Philadelphia — A federal judge last week ordered the city of Philadelphia to pay nearly $900,000 in legal fees to the local chapter of the Boy Scouts of America, following the city’s failed attempt to evict the Scouts from a city-owned building because of its anti-gay policy.
Judge Ronald Buckwalter also said the city of is not entitled to a new trial in the case. The city had challenged the instructions issued to the jury and said verdict was inconsistent, reported the Philadelphia Gay News.
The jury in the 2010 trial found that the city imposed an “unconstitutional condition” on the Cradle of Liberty Council by ordering it to depart from the national agency’s policy of barring openly gay members in order to comply with the city’s LGBT-inclusive nondiscrimination law and avoid eviction from its city-owned building.
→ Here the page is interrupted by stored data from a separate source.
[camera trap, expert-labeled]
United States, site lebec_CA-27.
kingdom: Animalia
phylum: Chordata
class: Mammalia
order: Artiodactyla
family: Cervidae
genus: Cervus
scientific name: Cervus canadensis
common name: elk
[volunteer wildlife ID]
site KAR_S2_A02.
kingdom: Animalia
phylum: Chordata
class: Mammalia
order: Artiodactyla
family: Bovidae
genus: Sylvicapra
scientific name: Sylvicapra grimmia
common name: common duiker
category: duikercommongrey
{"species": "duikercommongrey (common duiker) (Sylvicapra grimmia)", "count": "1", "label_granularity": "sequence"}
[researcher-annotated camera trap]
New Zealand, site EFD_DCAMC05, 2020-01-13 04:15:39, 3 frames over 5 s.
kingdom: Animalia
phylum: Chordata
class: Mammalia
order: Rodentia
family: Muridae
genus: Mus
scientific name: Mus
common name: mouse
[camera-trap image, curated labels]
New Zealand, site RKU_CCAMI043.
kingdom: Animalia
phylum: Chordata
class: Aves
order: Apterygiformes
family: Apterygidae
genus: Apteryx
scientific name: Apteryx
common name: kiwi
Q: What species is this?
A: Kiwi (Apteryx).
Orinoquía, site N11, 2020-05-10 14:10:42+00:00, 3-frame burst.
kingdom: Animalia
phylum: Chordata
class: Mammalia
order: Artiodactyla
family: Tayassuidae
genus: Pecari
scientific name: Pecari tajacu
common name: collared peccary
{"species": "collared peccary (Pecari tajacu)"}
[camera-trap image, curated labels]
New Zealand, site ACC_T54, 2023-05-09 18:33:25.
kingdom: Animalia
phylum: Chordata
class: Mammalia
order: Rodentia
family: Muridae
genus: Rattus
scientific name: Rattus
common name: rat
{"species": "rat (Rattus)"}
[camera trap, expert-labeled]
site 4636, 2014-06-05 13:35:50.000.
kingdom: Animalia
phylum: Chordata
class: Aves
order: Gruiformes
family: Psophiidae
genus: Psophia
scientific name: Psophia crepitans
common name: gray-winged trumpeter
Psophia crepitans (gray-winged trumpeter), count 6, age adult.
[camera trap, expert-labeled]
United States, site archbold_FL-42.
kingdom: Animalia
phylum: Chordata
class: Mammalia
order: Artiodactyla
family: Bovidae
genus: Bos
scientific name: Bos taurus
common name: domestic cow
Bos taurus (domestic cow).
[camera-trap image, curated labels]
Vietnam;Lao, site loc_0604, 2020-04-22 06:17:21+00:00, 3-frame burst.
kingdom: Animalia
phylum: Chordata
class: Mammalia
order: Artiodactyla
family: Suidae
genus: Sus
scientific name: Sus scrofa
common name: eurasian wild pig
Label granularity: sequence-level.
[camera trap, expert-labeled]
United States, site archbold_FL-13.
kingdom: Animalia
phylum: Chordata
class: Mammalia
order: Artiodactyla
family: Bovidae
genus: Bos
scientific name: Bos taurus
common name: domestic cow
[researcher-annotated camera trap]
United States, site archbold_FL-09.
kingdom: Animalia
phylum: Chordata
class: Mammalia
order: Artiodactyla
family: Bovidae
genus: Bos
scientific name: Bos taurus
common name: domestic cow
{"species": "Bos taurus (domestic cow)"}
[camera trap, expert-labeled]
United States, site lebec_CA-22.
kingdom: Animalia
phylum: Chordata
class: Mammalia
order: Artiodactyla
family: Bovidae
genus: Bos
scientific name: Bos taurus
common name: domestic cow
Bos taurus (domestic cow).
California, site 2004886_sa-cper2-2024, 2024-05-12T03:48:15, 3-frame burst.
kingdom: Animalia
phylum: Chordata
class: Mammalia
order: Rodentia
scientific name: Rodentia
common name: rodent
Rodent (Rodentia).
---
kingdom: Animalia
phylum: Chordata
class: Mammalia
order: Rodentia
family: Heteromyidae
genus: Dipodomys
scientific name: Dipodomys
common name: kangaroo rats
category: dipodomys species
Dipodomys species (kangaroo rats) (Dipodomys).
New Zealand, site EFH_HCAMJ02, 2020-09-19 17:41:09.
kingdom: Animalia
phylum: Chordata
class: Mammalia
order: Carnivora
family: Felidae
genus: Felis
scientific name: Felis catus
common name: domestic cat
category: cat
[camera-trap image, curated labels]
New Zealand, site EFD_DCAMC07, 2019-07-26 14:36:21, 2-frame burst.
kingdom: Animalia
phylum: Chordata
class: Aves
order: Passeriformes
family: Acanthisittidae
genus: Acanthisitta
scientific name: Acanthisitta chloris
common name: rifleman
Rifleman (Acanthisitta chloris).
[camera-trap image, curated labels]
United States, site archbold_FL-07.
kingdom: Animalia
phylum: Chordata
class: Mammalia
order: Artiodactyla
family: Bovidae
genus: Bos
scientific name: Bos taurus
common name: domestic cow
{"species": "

However, it did find in the city’s favor on questions of viewpoint discrimination and equal-protection claims.
Since 2008, the city has been trying to evict the local scouts group, the Cradle of Liberty Council, from the city owned building it occupies because the council won’t accept gays and refuses to pay rent.
The city insisted at a June 2010 trial that non-profit organizations that are given free use of its property must abide by local anti-discrimination laws, which include equal protection for gays and lesbians.
But the jury found the city’s reason violated the local Scout council’s First Amendment rights.